From the moment you hear the first notes of Gustavo Kurlat and Ruben Feffer’s epic score, you know you’re in for a great adventure. But the urgency of this narrative is more profound than the typical heroics of an animated film. Hateful psychology is just as harmful as the main villain, with equally devastating effects.
Indeed, the sickness manifests itself in genuinely terrifying ways – bulging eyes, shrinking limbs – and is depicted with suitably grotesque hand-drawn animation. Furthermore, the teams of hazmat-outfitted exterminators are just as imposing. Towering over Tito and his fellow children, they effectively create an unsettling atmosphere as they spray green clouds of chemicals.
Set against the backdrop of expressionistic painted environments, this somewhat unpolished character design makes for a compelling clash of styles with the beautiful brush strokes and splashes of color around them. And the artistry of the animation further accentuates the storyline’s increasingly inspired concepts. Even as Tito’s mission leads him into more predictable territory, there’s an almost esoteric quality to the bird subplot, which eschews clichéd anthropomorphism for poignant metaphor.

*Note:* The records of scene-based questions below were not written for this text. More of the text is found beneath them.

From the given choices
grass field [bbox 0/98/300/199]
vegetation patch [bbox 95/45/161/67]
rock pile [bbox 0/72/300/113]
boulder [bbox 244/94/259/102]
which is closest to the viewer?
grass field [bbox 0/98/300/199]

“Tito and the Birds” will surely delight younger audiences with its high-flying hijinks. But what makes it stand out among this year’s animated films is the underlying philosophical themes which will spur conversations with adults. There’s certainly no mistaking the Trump-like similarities of the unscrupulous villain and his fear-mongering rhetoric. Hopefully, viewers of all ages will learn the lesson of “Tito and the Birds.” When faced with the fear of the unknown “other,” let courage and empathy guide the way. And maybe even a pigeon or two.
“Tito and the Birds” is coming soon to select theaters.